Catenaa, Sunday, April 19, 2026- President Donald Trump promised a quick second round of US-Iran talks in Islamabad this week, while again threatening to strike all power plants and bridges in the country if the negotiations fail.
Iran was noncommittal about joining any talks, with the semi-official Tasnim news agency reporting the Islamic Republic would not attend as long as the US Navy blockade, which started last Monday, was in place. Tasnim said messages were still being passed through intermediaries.
“We’re offering a very fair and reasonable DEAL, and I hope they take it because, if they don’t, the United States is going to knock out every single Power Plant, and every single Bridge, in Iran,” Trump said in a social media post early Sunday. “NO MORE MR. NICE GUY!”
Vice President JD Vance, special envoy Steve Witkoff, and the president’s son-in-law Jared Kushner will head to Islamabad Monday night for talks on Tuesday, a White House official said.
Mike Waltz, the US ambassador to the United Nations, said on CBS’s Face the Nation that the second round of talks would be a continuation of the terms that Vance presented last week.
The announcement came after Iran reversed its decision and closed the strait, even firing on some ships that tried to transit the strategic waterway.
The standoff over Hormuz — through which about a fifth of the world’s oil and liquefied natural gas flowed before the US-Israeli war on Iran began — threatens to deepen the global energy crisis and is undermining Trump’s weekend prediction of a quick end to the war.
The waterway is just one of the unresolved issues, as well as Iran’s nuclear capabilities and Israel’s ongoing invasion of Lebanon.

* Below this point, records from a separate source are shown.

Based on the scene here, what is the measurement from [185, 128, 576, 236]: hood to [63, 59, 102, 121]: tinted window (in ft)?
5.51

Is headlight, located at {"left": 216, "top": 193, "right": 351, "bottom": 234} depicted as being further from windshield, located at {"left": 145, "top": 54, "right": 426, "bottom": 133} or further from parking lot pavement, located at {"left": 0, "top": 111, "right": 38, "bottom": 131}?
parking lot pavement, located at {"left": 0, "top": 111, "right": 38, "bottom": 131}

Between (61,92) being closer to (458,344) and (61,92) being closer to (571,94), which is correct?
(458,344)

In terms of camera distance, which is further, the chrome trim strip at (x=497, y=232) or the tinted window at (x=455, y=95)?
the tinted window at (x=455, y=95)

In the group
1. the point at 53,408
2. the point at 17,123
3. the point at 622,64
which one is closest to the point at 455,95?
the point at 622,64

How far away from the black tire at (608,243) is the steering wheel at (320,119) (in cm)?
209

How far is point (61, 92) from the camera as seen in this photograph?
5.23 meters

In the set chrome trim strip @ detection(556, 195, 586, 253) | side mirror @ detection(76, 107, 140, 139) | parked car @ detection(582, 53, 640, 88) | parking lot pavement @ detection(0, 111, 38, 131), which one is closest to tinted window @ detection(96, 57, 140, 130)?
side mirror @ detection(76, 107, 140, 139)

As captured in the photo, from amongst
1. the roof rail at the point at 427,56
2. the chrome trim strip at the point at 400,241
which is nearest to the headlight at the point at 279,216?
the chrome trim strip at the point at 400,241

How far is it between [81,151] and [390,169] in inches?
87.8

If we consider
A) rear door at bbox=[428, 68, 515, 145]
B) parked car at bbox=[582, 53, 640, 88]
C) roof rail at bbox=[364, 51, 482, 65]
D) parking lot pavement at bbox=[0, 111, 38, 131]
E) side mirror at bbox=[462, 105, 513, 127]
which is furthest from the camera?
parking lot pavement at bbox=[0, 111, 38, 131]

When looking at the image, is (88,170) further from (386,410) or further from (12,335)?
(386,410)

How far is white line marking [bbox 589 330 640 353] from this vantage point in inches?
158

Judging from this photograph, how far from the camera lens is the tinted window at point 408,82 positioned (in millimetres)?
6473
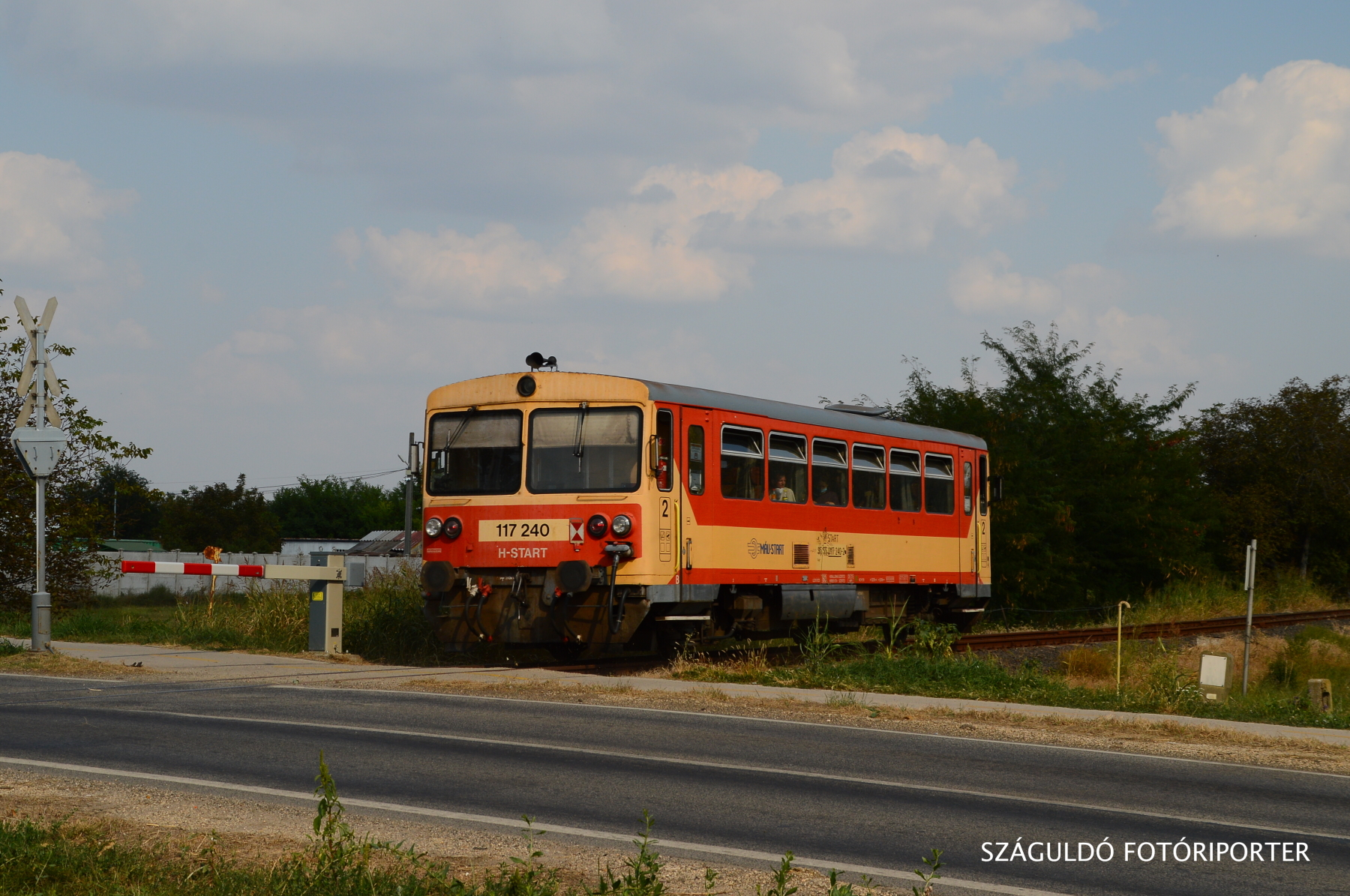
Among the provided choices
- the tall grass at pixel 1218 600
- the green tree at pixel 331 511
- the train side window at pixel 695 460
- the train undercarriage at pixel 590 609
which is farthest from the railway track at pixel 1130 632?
the green tree at pixel 331 511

Trump has said Iran has agreed to end its nuclear program, but Iran has disputed that.
“Ships are awaiting instructions from Iran’s armed forces to determine whether they can pass through the route,” Iran’s semi-official Mehr news agency reported on Sunday.
Still, late Saturday, Iran’s Parliament Speaker Mohammad Bagher Ghalibaf, who led the Iranian delegation in talks with the US earlier this month in Pakistan, said that while gaps “remain significant,” the negotiations are making progress. He added that Iran’s armed forces are prepared to act even as discussions take place.

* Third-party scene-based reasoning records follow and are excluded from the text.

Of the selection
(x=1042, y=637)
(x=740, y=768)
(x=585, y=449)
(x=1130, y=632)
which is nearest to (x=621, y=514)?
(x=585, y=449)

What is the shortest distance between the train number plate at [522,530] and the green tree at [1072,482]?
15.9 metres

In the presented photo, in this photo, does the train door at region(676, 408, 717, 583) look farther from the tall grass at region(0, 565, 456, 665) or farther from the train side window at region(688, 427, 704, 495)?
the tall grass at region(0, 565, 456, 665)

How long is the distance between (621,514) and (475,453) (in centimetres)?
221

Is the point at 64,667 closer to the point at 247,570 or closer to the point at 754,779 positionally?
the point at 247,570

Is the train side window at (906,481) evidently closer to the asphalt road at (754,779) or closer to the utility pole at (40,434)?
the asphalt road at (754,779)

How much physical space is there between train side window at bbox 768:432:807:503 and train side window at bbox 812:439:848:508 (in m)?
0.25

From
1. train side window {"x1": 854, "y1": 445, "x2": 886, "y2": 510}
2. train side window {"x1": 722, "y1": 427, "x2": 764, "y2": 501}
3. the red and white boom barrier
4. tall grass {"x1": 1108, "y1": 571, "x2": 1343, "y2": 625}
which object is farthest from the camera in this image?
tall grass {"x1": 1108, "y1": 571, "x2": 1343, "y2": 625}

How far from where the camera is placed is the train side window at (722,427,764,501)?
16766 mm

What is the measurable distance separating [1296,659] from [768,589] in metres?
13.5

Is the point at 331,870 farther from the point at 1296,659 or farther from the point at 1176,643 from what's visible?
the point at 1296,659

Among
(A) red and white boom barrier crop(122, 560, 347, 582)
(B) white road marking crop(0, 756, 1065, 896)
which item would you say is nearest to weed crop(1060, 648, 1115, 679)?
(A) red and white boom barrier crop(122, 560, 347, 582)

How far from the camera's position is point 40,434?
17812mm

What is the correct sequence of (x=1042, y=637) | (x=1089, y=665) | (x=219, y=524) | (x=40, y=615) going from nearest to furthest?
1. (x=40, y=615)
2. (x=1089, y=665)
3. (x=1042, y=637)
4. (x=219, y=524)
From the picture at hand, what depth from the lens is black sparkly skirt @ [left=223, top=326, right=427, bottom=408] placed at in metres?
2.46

The US naval blockade is allowing ships carrying non-Iranian cargo to depart the Persian Gulf but not any ships that left Iranian ports, which led to the Islamic Republic re-closing the strait.
“It is impossible for others to pass through the Strait of Hormuz while we cannot,” Ghalibaf said in a televised address.
Meanwhile, the US military is preparing to board Iran-linked oil tankers and seize commercial ships in international waters in the coming days to pressure Iran into reopening Hormuz, the Wall Street Journal reported Saturday, citing anonymous American officials.
The Islamic Revolutionary Guard Corps’ navy issued a statement Saturday afternoon warning vessels not to leave their anchorages in the Persian Gulf and the Sea of Oman, and that approaching the strait “will be considered cooperation with the enemy, and the violating vessel will be targeted.”
“They wanted to close up the strait again like they’ve been doing for years and they can’t blackmail us,” Trump told reporters Saturday about Iran, although the strait was fully open until the US and Israel began their bombing campaign seven weeks ago.